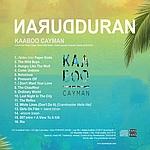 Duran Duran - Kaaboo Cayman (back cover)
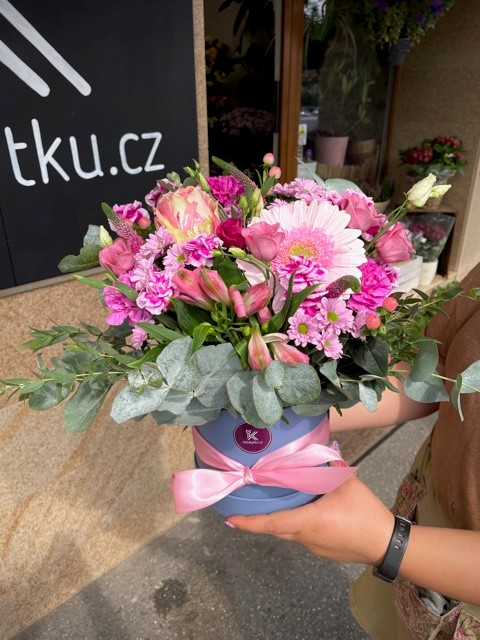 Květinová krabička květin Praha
-=-=-=-=-
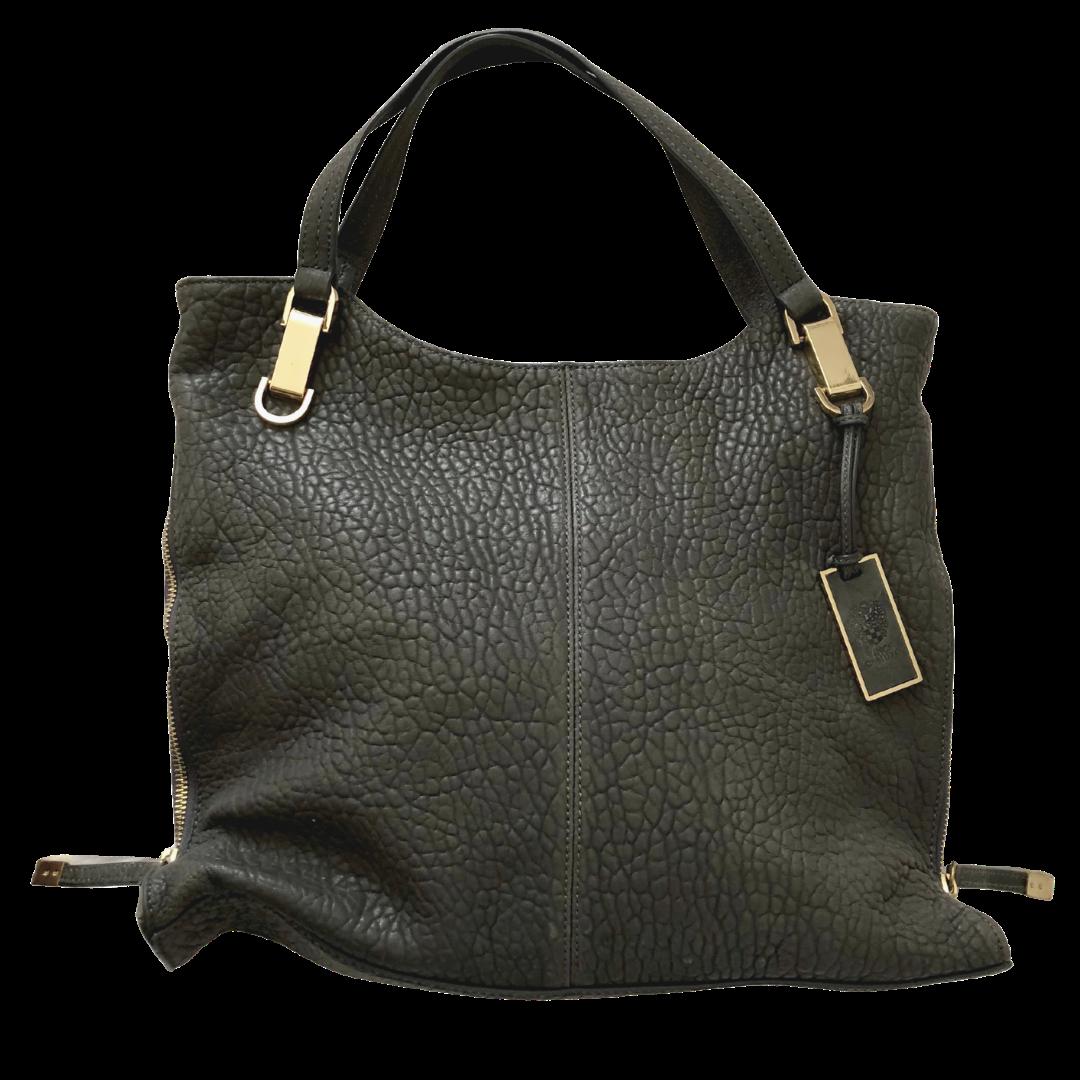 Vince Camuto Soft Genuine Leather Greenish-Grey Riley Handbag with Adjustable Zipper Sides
-=-=-=-=-
### Problem details
Go back to the lines above and output, exactly as they stand, the ones from the line containing "Duran Duran - Kaaboo Cayman (back cover)" to the line containing "Květinová krabička květin Praha". Leave all pictures behind.

### Completed task
 Duran Duran - Kaaboo Cayman (back cover)
 Květinová krabička květin Praha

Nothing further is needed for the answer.